==== Dataset records ====

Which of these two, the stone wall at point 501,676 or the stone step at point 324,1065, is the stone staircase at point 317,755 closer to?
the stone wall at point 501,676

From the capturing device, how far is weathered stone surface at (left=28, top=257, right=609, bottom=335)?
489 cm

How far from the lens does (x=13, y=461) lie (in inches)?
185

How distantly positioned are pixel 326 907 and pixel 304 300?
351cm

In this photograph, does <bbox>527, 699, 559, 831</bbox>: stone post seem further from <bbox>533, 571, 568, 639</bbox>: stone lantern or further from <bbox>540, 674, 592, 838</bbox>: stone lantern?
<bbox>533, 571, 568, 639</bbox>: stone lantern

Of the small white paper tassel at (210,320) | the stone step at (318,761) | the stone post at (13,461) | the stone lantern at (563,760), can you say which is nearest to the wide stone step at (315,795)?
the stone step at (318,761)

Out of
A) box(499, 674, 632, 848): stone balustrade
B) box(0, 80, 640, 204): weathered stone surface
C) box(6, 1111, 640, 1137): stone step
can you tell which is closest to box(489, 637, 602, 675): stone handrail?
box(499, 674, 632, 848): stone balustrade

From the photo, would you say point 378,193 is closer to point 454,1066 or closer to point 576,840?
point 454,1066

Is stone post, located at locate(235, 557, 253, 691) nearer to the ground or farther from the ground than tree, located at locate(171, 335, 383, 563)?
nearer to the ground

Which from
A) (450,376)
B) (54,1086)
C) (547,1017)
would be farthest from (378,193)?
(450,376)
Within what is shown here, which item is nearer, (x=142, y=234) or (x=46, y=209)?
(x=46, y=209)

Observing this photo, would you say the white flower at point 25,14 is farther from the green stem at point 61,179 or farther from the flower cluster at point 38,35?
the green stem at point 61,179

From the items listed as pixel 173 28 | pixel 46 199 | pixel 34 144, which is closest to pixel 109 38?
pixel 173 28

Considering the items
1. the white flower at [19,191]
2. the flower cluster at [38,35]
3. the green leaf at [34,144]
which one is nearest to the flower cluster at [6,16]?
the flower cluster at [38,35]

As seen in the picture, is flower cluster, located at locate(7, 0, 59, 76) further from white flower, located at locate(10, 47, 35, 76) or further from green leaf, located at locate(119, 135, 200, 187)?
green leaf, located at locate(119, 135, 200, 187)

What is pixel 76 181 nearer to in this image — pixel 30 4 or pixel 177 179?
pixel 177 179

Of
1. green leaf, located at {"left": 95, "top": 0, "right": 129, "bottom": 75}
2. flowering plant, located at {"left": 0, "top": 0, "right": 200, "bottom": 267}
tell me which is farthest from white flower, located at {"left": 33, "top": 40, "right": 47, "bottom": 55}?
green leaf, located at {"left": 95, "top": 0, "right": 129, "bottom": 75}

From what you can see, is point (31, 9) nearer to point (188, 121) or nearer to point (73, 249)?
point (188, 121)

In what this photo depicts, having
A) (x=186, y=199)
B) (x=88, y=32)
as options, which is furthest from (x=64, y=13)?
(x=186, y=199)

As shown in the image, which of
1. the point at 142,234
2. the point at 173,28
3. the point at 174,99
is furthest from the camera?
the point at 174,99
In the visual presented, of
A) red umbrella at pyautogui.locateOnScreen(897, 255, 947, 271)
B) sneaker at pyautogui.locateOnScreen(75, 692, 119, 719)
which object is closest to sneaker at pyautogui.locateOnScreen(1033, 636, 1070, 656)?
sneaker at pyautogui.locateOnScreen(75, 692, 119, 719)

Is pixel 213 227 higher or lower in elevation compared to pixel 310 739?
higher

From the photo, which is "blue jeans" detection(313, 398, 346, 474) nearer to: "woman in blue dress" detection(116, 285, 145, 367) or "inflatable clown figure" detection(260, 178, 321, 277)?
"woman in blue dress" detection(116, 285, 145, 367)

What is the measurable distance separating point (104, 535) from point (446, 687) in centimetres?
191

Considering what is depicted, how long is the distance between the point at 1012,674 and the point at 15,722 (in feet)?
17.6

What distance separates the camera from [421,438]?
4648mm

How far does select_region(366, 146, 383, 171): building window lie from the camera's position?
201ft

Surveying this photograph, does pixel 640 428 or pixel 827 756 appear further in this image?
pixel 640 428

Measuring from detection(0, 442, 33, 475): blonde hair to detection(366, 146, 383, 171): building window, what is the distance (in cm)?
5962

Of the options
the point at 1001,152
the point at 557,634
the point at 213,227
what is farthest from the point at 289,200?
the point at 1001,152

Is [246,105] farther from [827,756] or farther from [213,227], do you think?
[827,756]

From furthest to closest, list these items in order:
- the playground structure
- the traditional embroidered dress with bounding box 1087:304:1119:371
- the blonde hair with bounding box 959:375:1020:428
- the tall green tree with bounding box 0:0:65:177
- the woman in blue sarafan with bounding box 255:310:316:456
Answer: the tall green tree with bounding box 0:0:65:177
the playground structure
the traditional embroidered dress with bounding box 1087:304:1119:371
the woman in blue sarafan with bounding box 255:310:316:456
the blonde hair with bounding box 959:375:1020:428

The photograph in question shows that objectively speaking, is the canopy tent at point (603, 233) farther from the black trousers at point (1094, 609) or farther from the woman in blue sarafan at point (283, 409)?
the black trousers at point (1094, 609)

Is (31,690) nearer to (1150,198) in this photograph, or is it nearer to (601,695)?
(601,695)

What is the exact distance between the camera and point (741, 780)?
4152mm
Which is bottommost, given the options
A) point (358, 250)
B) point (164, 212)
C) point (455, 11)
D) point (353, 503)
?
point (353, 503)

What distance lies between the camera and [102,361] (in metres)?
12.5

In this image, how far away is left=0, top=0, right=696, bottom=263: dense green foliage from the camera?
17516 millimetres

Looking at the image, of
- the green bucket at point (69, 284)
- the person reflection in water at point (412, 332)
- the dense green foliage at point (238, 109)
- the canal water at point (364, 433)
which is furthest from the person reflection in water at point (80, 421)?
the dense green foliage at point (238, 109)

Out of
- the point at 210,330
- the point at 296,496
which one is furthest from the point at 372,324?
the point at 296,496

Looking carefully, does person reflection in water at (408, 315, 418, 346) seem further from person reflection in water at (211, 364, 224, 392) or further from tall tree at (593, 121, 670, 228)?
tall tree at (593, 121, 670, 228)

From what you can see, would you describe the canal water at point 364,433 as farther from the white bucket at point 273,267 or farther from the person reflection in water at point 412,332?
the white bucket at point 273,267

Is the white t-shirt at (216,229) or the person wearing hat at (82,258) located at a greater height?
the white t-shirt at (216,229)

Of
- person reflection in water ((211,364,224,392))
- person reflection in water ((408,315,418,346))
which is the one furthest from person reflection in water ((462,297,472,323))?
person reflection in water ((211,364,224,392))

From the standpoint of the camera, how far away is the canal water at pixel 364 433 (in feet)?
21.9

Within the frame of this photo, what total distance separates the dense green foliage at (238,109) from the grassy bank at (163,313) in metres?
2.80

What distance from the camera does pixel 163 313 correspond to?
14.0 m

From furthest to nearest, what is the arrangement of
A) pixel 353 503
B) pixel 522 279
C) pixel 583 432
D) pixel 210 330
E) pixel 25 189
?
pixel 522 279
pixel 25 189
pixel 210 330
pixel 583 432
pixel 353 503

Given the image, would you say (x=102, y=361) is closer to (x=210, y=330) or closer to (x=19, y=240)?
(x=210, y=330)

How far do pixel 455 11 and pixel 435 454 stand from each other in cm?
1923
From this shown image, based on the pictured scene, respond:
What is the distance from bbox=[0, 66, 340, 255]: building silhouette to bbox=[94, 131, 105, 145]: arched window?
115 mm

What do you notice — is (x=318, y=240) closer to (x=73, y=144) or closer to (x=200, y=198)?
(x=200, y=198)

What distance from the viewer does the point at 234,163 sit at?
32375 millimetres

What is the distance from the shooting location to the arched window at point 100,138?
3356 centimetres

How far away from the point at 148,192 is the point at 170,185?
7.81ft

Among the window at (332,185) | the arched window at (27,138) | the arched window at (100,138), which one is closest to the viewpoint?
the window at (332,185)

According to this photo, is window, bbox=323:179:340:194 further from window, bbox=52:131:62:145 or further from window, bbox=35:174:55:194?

====

→ **What you should do**
Repeat exactly, and only, the lines from the line with "What do you" through the end of the listing above, both ends included.

→ **Task solution**
What do you notice — is (x=318, y=240) closer to (x=73, y=144) or closer to (x=200, y=198)?
(x=200, y=198)

What distance from the viewer does the point at 234,163 sit at?
32375 millimetres

What is the distance from the shooting location to the arched window at point 100,138?
3356 centimetres

How far away from the point at 148,192 is the point at 170,185?
7.81ft

Among the window at (332,185) | the arched window at (27,138) | the arched window at (100,138), which one is closest to the viewpoint?
the window at (332,185)

According to this photo, is window, bbox=323:179:340:194 further from window, bbox=52:131:62:145 or further from window, bbox=35:174:55:194?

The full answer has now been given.